Page extract
*** Begin section ***

# Excess heat in the sunroom



## Ed Norman (Jun 8, 2002)

We built a 12X22' sunroom with 10' high 8mm double wall polycarbonate walls. We insulated the 6' ceiling and put 2" of foam under the concrete, plus laid in radiant heat tubing for future use. A sunny day gets the room up close to 100 when outside temp is in the 40s. We haven't even finished calking and sealing everything tight yet. Last winter it was over 80 on a below zero day, and there was still a dirt floor.

We open the front door of the house leading to the room, and open the big window into the room, and let the heat roll into the house all day. It keeps the house warm until long after sundown.

What else can I do with the heat? We're working on a thermostat controlled fan and a duct to blow warm air to the back bedrooms. Could I make something to plumb into the radiant tubing to heat the floor? I've been thinking of using solar to heat the floor, instead of propane. The roof above the sunroom would be fine for a heater. With a closed system it could be full of antifreeze, but we usually get a few nights of -35 F here every winter.


----------



## wy_white_wolf (Oct 14, 2004)

Does the room maintain temperature through the night?

If yes, then you propably could pull some heat off for the bedrooms. 

If no, then you need to increase the thermal mass of the room to absorb the heat and radiate it back throughout the night.

Adding solar panels on the roof to heat the floor is only going to make the overheating problem worse. Best to use that heat elsewhere.


----------



## Ed Norman (Jun 8, 2002)

It doesn't maintain temp all night. We will only pull heat off when the thermostat says the sunroom is hot enough. If we suck out all the heat, the fan will stop. 

The radiant floor will be used to start plants in the early spring. That is the main time we are wanting a constant temp throughout the night. But if we could get the slab heated with solar, we could use the residual heat later into the evening.


----------



## SolarGary (Sep 8, 2005)

*** End section ***

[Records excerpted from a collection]
*** Begin section ***

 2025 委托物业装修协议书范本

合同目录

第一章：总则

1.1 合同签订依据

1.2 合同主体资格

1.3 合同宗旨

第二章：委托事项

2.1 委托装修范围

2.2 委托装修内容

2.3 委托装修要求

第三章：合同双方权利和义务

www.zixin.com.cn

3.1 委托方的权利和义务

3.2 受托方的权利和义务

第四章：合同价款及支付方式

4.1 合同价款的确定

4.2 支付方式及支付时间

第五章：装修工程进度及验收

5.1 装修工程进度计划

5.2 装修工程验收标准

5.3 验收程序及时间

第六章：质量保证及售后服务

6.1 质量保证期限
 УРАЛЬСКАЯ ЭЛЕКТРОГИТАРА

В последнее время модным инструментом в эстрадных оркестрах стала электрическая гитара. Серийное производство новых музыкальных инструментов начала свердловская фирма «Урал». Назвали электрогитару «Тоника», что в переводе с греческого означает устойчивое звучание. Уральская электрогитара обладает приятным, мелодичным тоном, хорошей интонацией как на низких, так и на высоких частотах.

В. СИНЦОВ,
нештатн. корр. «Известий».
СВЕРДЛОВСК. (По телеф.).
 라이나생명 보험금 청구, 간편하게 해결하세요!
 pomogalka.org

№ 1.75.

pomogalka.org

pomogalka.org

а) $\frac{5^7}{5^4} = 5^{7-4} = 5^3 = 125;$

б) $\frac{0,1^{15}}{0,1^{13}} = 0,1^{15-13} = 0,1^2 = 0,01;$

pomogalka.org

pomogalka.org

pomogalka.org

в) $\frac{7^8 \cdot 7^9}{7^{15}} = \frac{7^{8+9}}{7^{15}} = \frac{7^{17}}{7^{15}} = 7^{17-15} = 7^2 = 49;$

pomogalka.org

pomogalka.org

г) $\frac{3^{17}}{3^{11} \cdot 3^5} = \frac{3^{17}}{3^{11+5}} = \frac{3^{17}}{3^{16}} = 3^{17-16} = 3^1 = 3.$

*** End section ***

Task requirements
List each poster name, once, that appears in a heading of the sunroom heat thread.

Your solution
Ed Norman
wy_white_wolf
SolarGary